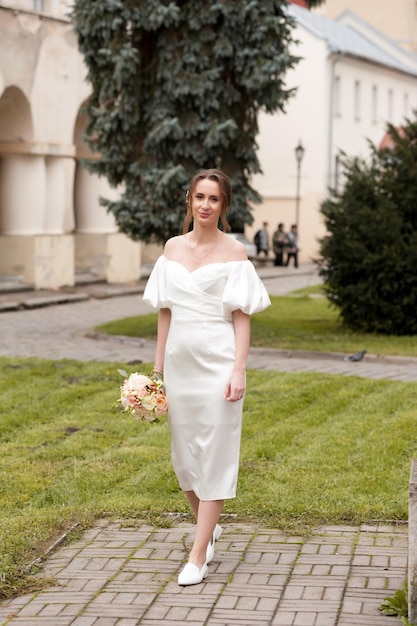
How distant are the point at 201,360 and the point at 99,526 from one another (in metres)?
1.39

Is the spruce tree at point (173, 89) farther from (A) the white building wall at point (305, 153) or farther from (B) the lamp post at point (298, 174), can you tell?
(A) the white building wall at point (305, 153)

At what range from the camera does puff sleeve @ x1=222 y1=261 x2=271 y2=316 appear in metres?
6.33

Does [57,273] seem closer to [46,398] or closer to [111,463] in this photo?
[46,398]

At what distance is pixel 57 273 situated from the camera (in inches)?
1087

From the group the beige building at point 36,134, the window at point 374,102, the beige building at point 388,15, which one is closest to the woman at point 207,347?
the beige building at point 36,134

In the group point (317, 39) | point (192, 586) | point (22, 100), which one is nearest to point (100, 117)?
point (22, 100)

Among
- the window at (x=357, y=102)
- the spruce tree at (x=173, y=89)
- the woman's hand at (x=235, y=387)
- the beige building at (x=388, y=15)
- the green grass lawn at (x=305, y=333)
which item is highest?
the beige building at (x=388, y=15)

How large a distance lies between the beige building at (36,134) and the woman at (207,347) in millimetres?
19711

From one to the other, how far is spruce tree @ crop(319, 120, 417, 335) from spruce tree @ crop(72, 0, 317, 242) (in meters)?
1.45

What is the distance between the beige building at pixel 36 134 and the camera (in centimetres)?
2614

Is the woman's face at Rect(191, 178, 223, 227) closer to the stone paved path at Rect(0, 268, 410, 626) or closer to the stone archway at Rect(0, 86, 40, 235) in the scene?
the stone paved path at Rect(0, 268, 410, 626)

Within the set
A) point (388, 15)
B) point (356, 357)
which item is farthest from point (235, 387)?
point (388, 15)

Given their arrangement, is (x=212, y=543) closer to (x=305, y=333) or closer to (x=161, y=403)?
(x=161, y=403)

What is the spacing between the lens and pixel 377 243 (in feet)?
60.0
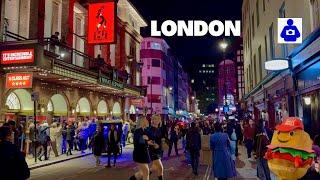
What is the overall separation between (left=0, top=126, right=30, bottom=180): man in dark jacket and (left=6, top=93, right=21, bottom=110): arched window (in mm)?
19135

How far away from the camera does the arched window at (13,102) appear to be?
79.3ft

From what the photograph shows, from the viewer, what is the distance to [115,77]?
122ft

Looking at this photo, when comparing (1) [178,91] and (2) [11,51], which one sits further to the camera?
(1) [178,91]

- - -

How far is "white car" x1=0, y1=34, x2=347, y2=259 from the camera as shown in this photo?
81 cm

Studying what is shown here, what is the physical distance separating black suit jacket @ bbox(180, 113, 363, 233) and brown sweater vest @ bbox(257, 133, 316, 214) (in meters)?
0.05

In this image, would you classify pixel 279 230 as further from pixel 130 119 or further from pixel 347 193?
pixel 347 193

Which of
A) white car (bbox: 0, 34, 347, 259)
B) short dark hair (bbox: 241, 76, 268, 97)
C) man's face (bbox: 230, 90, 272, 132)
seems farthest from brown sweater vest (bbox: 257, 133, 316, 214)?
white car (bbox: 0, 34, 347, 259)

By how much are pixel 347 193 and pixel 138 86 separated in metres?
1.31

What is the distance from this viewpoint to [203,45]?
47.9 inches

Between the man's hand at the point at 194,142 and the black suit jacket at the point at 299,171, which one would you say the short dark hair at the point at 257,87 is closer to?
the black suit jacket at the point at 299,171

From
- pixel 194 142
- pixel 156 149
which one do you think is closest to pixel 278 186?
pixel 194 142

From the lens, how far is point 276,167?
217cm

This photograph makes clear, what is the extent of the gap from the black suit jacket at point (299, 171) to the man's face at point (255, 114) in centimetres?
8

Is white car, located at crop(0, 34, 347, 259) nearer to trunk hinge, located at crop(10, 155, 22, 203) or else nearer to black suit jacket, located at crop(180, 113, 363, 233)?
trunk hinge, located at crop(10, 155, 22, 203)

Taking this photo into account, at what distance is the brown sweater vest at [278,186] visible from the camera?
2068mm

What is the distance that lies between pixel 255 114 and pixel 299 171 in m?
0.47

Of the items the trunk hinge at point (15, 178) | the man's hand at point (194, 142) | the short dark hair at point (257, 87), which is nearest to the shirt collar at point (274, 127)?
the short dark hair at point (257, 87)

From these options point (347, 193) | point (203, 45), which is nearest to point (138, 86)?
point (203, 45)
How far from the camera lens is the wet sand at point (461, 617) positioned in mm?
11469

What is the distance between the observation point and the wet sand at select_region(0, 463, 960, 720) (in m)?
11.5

- - -

» Objective
Pull out each line of the material above that contains the word "stone", copying it whole. Case counts, so only matches with the same capitalization qualify.

» Exercise answer
Is the woman's face at Rect(191, 178, 223, 227) closer to the stone paved path at Rect(0, 268, 410, 626) or closer to the stone archway at Rect(0, 86, 40, 235) in the scene?
the stone paved path at Rect(0, 268, 410, 626)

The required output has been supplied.